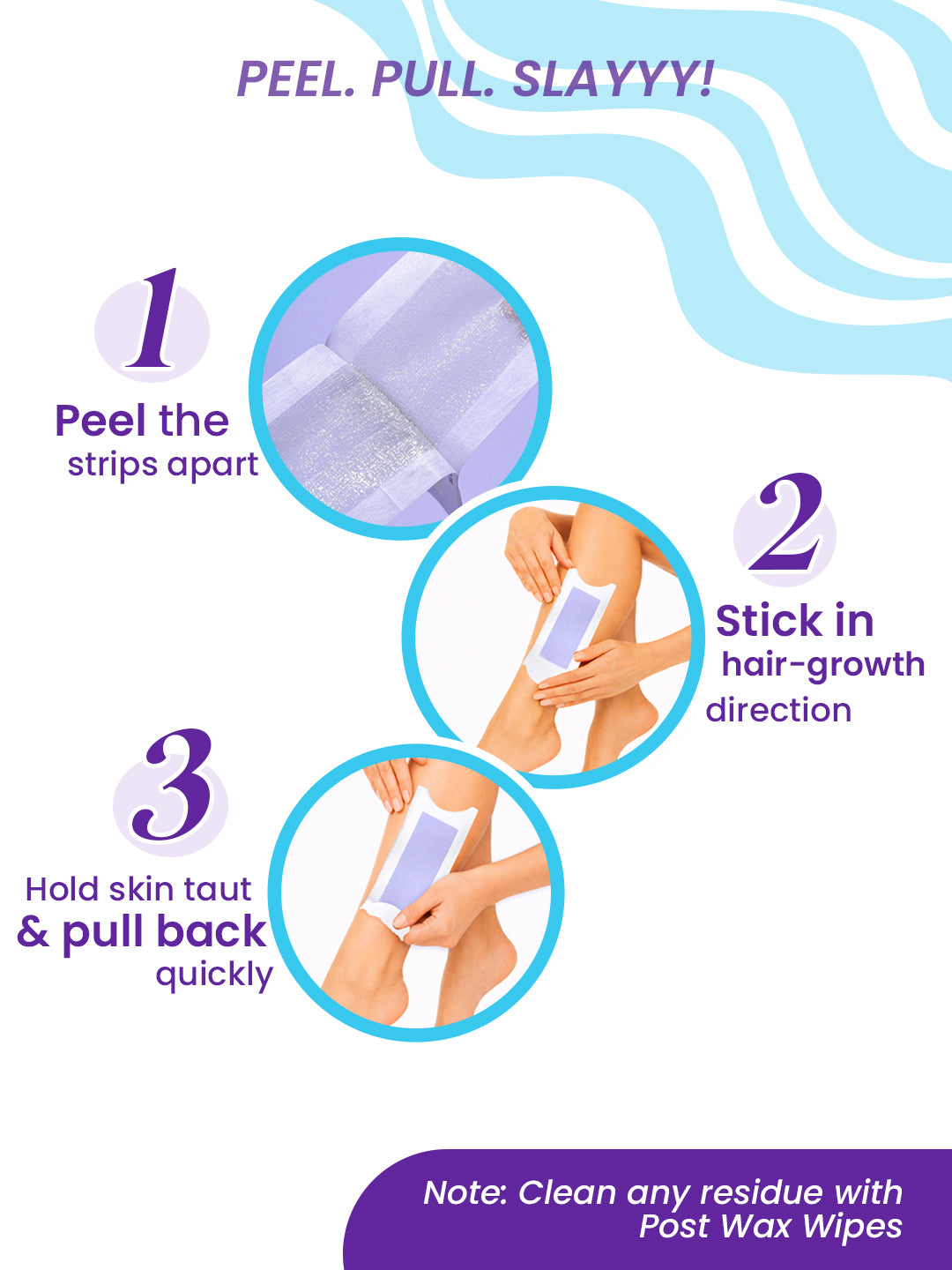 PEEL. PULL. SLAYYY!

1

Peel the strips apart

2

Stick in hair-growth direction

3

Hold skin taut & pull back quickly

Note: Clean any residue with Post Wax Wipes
--
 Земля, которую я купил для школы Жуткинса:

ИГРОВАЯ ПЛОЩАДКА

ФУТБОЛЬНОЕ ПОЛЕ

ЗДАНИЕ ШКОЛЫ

▶ _Description of the task_:
Would you retype the lines above from the one with "Stick in hair-growth direction" down to the one with "Note: Clean any residue with Post Wax Wipes", word for word, both ends included and no other lines?

▶ _Result_:
Stick in hair-growth direction

3

Hold skin taut & pull back quickly

Note: Clean any residue with Post Wax Wipes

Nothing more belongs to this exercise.